Gemessen an den Gesamtausgaben im Reisemarkt kam die Pauschalreise im vergangenen Jahr laut Branchenverband DRV auf 53 Prozent. „Es verstärkt sich der Trend, dass deutsche Urlauber auf die Sicherheit der organisierten Reise setzen. 2018 war ein absolutes Pauschalreisejahr“, beschrieb DRV-Präsident Norbert Fiebig im Februar die Entwicklung. 2016 hatte der Anteil bei gut 50 Prozent gelegen.
Daten der Reiseanalyse FUR bestätigen ebenfalls eine gestiegene Nachfrage. Waren 2010 knapp 42 Prozent aller Urlaubsreisen ab fünf Tagen Pauschal- und Bausteinreisen, lag ihr Anteil im vergangenen Jahr bei gut 43 Prozent. Selbst bei jungen Erwachsenen zwischen 14 und 29 Jahren liegen organisierte Reisen laut FUR im Trend (gut 44 Prozent). Sie buchen demnach sogar häufiger Veranstalterreisen als 30 bis 49-Jährige (knapp 40 Prozent).

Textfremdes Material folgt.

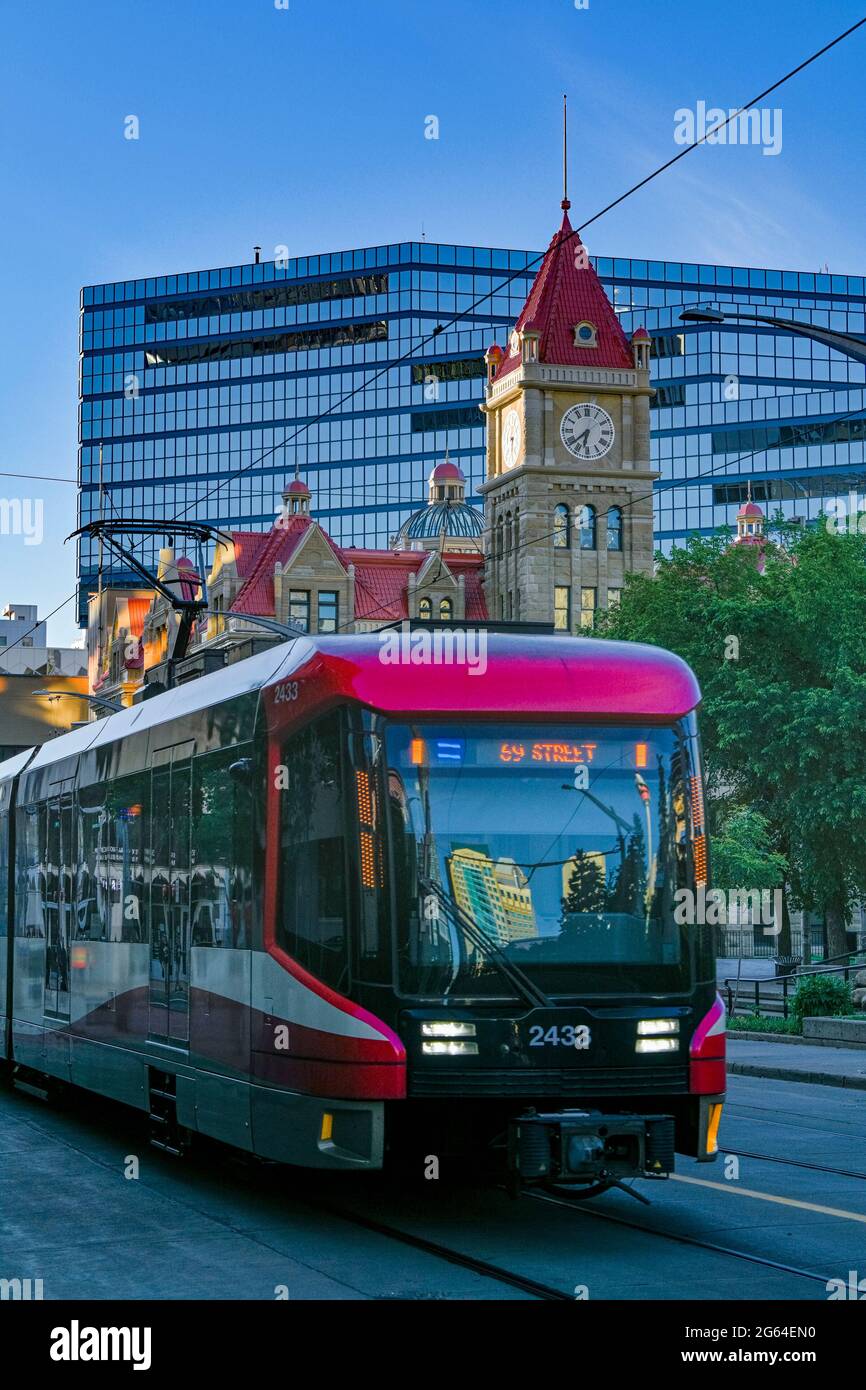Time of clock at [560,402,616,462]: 6:38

Das Pauschalreise-Geschäft ist allerdings umkämpft und Geldverdienen nicht einfacher geworden. Branchenprimus Tui setzt inzwischen weniger aufs Veranstalter- und Fluggeschäft, sondern auf eigene Hotels und Kreuzfahrtschiffe sowie Ausflüge und andere Dienstleistungen für Kunden am Urlaubsort. Ähnliche Wege möchte der hoch verschuldete Wettbewerber Thomas Cook gehen. Die Fluggesellschaften wie die deutsche Condor sollen verkauft werden. Das Geld will das Unternehmen nutzen, um noch mehr in eigene Hotels und neue Technologien zur Reisevermarktung zu investieren.
Nach Einschätzung von Torsten Kirstges, Professor an der Jade-Hochschule in Wilhelmshaven, lässt sich daraus jedoch kein genereller Trend ableiten. „Die großen Konzerne wechseln häufig die Strategie“, sagt der Experte. Die Preise stünden schon seit Jahren unter Druck – mal mehr, mal weniger. „Je austauschbarer das Produkt ist, desto größer ist der Preisdruck.“ Als Beispiel nennt Kirstges die klassischen „Warmwasserreisen“ rund um das Mittelmeer.

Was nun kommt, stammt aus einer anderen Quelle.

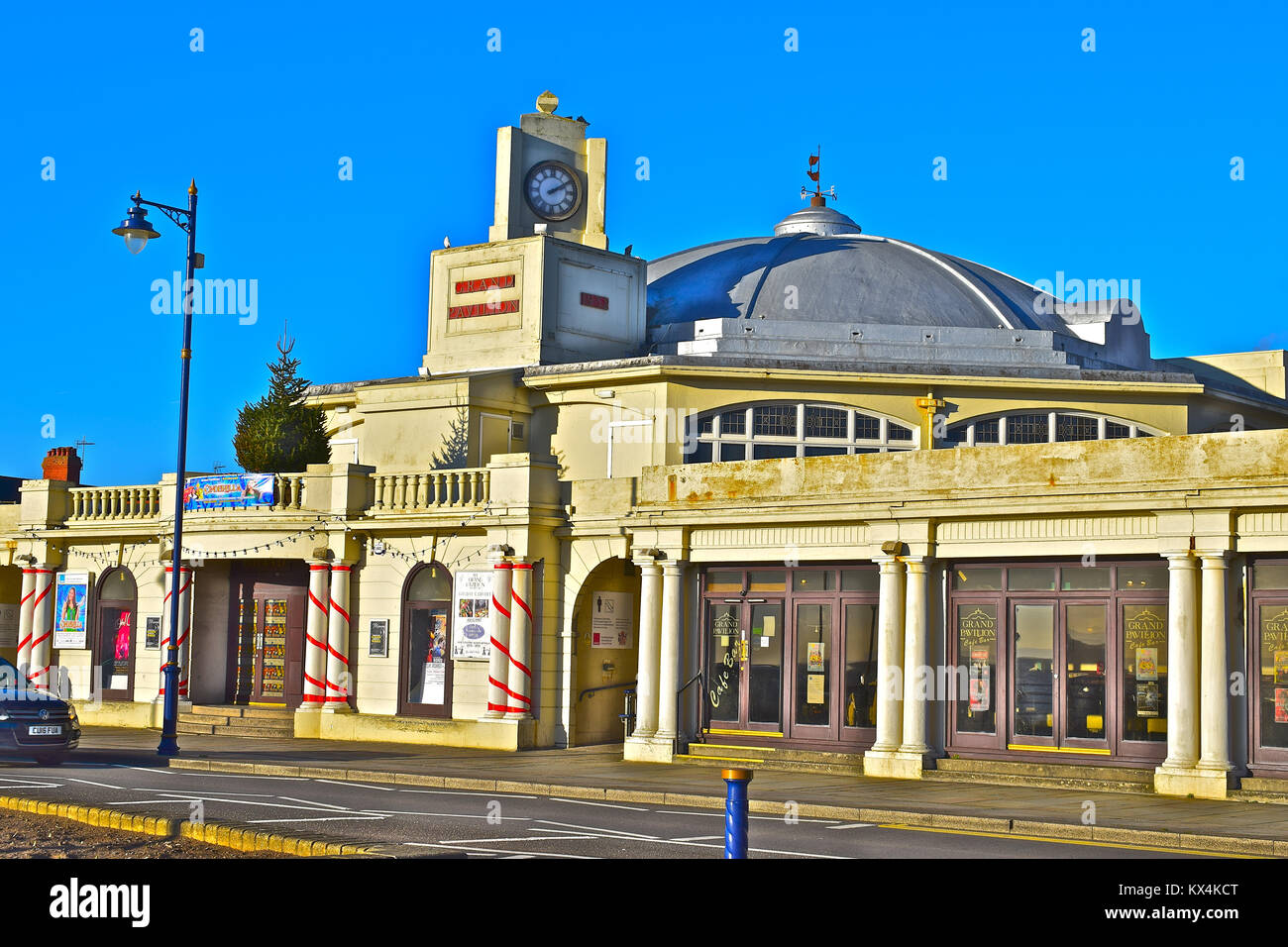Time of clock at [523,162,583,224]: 2:09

Zwar ist die Profitabilität von Veranstalterreisen, gemessen an anderen Branchen, vergleichsweise gering. Kirstges zufolge liegt die Umsatzrendite – also das Verhältnis von Gewinn zum Umsatz – im Schnitt bei ein bis drei Prozent. „Es lässt sich aber durchaus solide Geld verdienen“, sagt der Experte. Eigene Hotels oder Fluggesellschaften seien zwar profitabler, aber der Kapitaleinsatz sei auch deutlich höher.

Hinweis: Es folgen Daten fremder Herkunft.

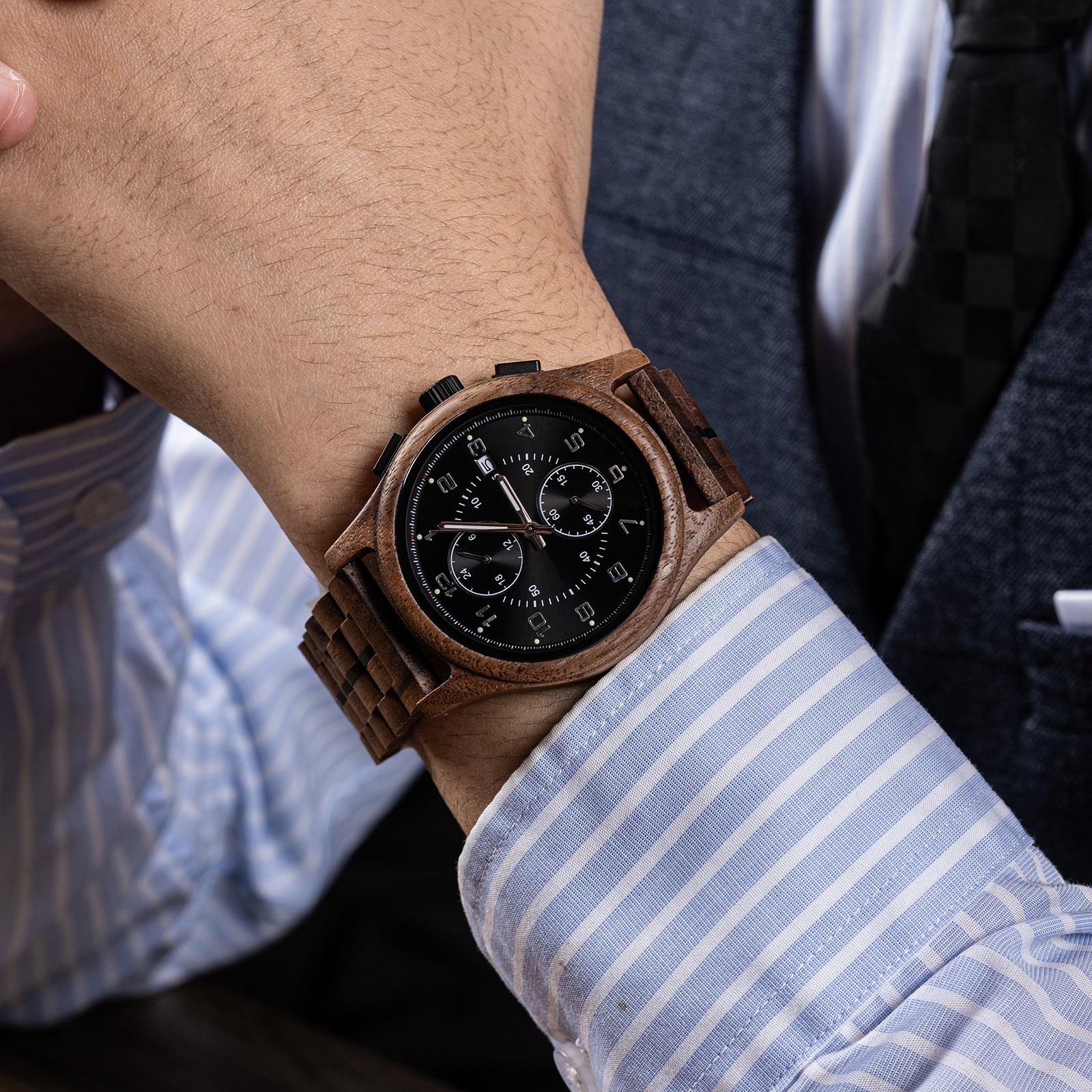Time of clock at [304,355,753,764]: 10:45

„Das muss ich erst einmal finanzieren und ausgelastet bekommen.“ Höhere Preise können Kirstges zufolge Anbieter von Spezialreisen verlangen. „Sie besetzen Nischen und bieten besondere Produkte an, etwa Trekking-Touren oder Studienreisen. Die Kunden sind bereit, dafür mehr Geld zu zahlen.“ Einer der Spezialisten ist der Veranstalter Chamäleon, der auf nachhaltiges Reisen setzt. Die Tourismusexperten Kirstges und Lohmann sind sich einig: Die Pauschalreise ist kein Auslaufmodell. „Es wird sie auch noch in 20 Jahren geben“, sagt Kirstges.